You may select from the following:

### 1. Euclidean Algorithm
- **Category**: Number theory  
- **Purpose**: Finds the greatest common divisor (GCD) of two numbers using repeated division.  

### 2. Fibonacci Sequence (Iterative or Recursive)
- **Category**: Sequence generation  
- **Purpose**: Generates the Fibonacci sequence, where each number is the sum of the two preceding ones.  

### 3. Prime Number Checking (Trial Division)
- **Category**: Number theory  
- **Purpose**: Determines whether a number is prime by checking divisibility up to its square root.  



# Q3: Probabilities and Distributions (30 points total)

 Objective: Demonstrate understanding of probability distributions, moments, and their data science applications.

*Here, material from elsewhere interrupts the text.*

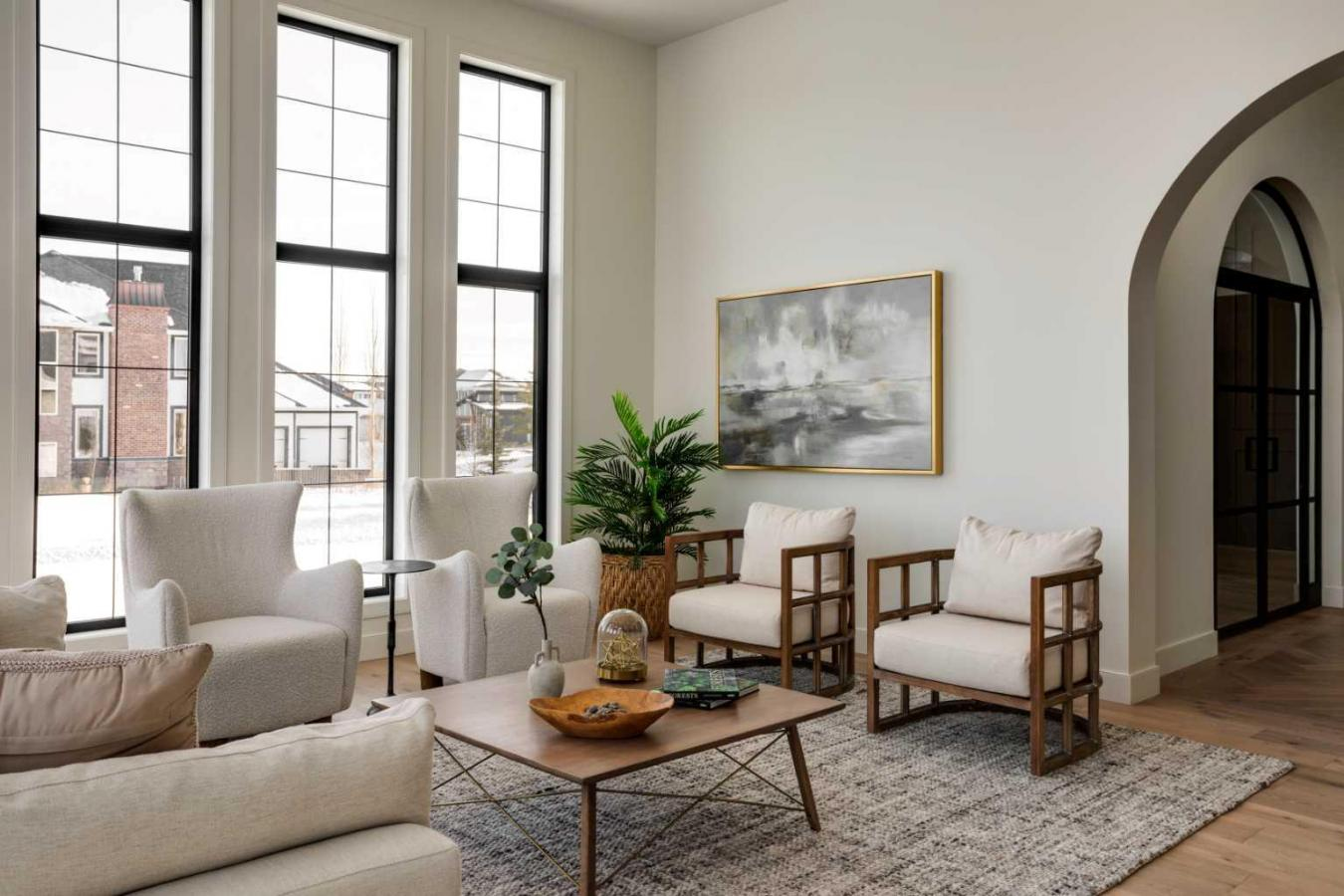 property-image-8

## 3A Dataset Identification (10 points)

 Find a publicly available dataset that exhibits characteristics of a particular probability distribution (e.g., Poisson, Normal, Exponential).

 Over the course of this question you will help prove that this dataset aligns with that chosen distribution.

In [None]:
# Import Python Modules


# Import dataset

Describe your dataset:



## 3B Compute the first four moments for each feature (column). (10 points)
Select a minimum of two features for your response.

In [None]:
# Perform computation here.

## 3C Interpret these moments in the context of the dataset and compare them to the theoretical values of the selected distribution. (10 points)

At a minimum you should perform the following:
- Compute the theoretical values of the first four moments.
- Plot the data and fit the chosen distribution visually (using histograms, bar charts, etc.)
- Provide a written analysis of the differences between the theoretical and calculated values.